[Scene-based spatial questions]
◆ ◆ ◆ ◆ ◆
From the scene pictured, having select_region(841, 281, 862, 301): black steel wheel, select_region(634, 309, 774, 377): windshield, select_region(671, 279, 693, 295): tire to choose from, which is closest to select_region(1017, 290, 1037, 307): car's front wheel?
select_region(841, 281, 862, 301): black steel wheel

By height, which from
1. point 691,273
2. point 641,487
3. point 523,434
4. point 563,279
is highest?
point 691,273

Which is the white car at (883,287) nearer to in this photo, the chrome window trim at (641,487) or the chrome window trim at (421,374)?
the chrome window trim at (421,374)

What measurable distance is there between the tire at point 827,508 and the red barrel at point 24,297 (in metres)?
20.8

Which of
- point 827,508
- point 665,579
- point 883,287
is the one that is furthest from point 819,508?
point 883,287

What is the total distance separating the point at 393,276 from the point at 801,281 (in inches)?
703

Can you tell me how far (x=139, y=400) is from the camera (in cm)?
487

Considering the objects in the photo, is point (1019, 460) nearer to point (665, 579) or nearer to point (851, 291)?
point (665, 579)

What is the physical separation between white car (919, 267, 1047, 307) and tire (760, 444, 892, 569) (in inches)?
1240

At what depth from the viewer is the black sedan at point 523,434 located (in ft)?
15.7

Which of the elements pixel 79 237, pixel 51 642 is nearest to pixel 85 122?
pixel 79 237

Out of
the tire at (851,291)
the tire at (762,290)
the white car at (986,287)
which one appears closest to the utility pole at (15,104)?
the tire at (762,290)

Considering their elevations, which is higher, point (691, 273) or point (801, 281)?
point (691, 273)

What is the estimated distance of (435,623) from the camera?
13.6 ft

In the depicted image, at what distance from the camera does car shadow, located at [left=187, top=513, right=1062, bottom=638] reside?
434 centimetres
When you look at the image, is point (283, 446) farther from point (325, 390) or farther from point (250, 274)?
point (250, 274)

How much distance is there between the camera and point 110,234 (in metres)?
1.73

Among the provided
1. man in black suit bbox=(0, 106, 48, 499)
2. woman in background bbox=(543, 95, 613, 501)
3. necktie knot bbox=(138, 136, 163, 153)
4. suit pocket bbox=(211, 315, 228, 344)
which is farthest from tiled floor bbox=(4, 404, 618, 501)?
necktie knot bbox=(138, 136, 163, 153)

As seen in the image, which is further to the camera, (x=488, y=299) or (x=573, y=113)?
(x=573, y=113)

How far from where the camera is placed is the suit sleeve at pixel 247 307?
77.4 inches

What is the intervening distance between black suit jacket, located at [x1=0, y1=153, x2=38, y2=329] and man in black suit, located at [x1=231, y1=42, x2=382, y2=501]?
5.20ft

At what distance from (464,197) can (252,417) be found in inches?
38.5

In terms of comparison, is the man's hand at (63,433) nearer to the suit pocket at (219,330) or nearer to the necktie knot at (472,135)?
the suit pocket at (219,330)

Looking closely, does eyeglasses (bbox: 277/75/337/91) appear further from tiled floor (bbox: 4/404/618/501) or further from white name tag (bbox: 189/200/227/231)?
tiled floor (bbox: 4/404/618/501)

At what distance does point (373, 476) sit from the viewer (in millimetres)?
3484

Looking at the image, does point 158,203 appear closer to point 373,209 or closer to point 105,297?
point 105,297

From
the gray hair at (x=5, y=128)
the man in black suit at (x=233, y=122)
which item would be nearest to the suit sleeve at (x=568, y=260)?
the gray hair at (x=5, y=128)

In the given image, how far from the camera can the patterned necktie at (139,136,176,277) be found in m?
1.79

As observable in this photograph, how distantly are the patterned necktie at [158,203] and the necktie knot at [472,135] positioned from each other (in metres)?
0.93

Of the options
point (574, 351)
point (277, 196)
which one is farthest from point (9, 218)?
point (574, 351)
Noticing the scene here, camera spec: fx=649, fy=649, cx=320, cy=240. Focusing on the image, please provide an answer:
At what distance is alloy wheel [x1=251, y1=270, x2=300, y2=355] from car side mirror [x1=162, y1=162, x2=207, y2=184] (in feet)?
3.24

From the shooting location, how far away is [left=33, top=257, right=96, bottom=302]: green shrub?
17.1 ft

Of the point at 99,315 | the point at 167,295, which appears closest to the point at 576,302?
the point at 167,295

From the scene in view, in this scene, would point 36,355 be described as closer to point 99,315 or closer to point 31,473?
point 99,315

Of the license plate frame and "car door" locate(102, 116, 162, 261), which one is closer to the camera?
◆ ◆ ◆ ◆ ◆
▸ Short task
Quote the records word for word, beginning with the line that contains "From the scene in" and continuing through the end of the records.

▸ Worked solution
From the scene in view, in this scene, would point 36,355 be described as closer to point 99,315 or closer to point 31,473?
point 99,315

Of the license plate frame and "car door" locate(102, 116, 162, 261), which one is closer to the camera?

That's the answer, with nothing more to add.